This article is part of a regular series of thought leadership pieces from some of the more influential ETF asset managers in the money management industry. Today's article is by Bob Leggett, senior portfolio advisor at Akron, Ohio-based ValMark Securities, which markets the "TOPS" brand of asset allocation models.
Investors have suffered from “income anxiety” for the past several years as the interest paid on CDs, savings accounts and money market funds contracted to near-zero rates.
Since the Federal Reserve’s zero-interest-rate policy (ZIRP) was largely responsible for this situation, will the upcoming rate increase signaled by the Fed alleviate the situation? To answer that question, we will address these topics:
- The plight of risk-averse income-oriented investors
- The pace of Fed rate hikes
- The shape of the yield curve
Risk-Free, Zero Reward
As everyone knows, the options for investors focused on risk-free income are unattractive. If they decide to invest in shorter-term instruments including money market funds, Treasury obligations, or FDIC-guaranteed certificates of deposit and savings accounts, rates are less than 0.1%, in most cases. Fixed-income investors may enhance income by lengthening portfolio duration, but yields at the longer end of the curve are also near historic lows.

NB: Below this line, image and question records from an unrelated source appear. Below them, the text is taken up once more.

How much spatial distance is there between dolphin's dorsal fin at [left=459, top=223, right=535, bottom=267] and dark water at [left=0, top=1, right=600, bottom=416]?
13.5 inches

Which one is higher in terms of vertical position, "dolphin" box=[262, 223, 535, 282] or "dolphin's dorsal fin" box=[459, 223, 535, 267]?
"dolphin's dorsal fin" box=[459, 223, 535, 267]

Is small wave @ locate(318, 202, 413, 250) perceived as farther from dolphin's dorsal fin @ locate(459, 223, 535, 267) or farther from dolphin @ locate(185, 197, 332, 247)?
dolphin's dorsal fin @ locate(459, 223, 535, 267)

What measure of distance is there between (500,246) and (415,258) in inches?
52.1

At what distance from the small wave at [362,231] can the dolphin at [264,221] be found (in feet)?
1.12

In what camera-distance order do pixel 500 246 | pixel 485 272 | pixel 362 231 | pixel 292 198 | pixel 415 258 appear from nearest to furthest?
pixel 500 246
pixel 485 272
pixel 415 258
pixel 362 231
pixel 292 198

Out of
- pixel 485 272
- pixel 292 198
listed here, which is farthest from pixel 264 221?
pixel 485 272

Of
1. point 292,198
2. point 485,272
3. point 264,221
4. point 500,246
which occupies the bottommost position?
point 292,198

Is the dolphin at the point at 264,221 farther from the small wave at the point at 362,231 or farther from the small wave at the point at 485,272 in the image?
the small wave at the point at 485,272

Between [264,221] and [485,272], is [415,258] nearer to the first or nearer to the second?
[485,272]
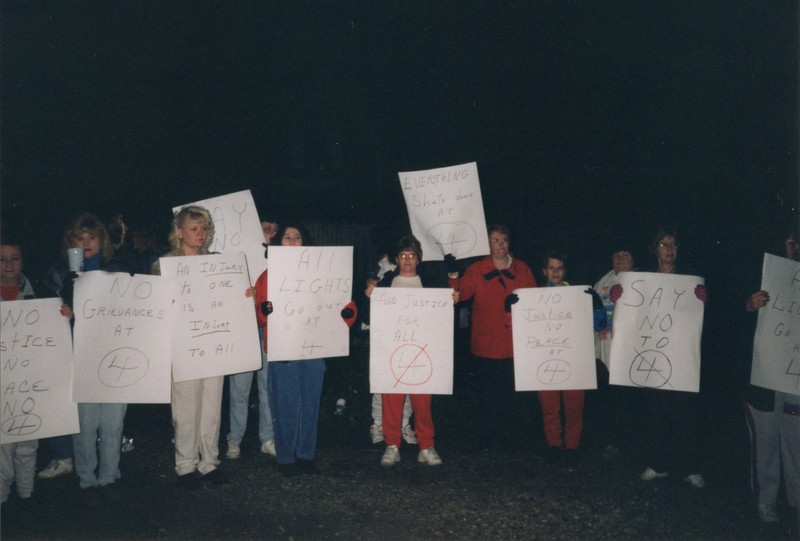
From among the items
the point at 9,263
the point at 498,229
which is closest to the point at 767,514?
the point at 498,229

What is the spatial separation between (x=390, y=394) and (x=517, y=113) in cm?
533

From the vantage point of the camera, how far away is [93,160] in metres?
10.3

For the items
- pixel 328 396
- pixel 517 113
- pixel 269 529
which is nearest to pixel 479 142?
pixel 517 113

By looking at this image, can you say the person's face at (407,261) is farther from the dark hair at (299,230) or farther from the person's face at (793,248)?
the person's face at (793,248)

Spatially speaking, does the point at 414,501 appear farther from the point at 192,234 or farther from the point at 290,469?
the point at 192,234

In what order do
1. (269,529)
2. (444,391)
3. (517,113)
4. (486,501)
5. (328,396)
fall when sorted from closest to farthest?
(269,529), (486,501), (444,391), (328,396), (517,113)

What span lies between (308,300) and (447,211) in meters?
1.41

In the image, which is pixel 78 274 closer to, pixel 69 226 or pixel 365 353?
pixel 69 226

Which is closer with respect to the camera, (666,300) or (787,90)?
(666,300)

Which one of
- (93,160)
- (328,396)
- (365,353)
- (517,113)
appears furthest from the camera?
(93,160)

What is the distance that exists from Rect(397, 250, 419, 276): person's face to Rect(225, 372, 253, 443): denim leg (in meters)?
1.53

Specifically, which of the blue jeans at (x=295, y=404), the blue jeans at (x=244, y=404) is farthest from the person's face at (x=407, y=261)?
the blue jeans at (x=244, y=404)

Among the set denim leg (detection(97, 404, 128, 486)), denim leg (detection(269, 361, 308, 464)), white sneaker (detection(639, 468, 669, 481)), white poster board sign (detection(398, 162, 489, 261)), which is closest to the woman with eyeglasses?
white sneaker (detection(639, 468, 669, 481))

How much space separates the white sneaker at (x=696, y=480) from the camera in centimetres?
451
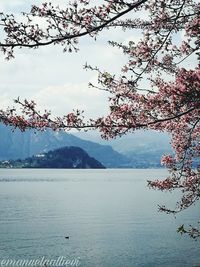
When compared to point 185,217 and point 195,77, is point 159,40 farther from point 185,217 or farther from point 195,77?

Most investors may be better off if they postpone adding long bonds to their portfolios until bond yields rise a few percentage points. Of course, poor timing (buying longer bonds too early or too late) is a risk for investors who attempt this strategy.
One commonly used process to take the timing issue out of play is to use “laddering,” whereby a fixed-income portfolio is built by purchasing individual bonds, CDs or ETFs (such as the Guggenheim BulletShares suite of products) that mature at specific dates over a period of time.
Climbing The ‘Ladder’
The investor receives the interest payments and rolls over (reinvests) maturities in a new security at the upper end of the ladder of maturities they have chosen. The unfortunate fact is that interest rates peaked several years ago, so ladders have generated less and less income with every reinvestment of recent years.
This demonstrates that a so-called risk-free investment can still have risks. The risk in this example was “reinvestment risk,” or the risk that interest rates will be lower when matured bonds are reinvested. The upside of a ladder is that it spreads out the reinvestment risk, as opposed to investing the whole portfolio in one maturity.
The second risk is that these are “nominal” interest payments, so a surge of inflation could greatly dilute buying power. The good news is that inflation is extremely low, so at least we can note that the small amount of income available is not being eaten up by inflation.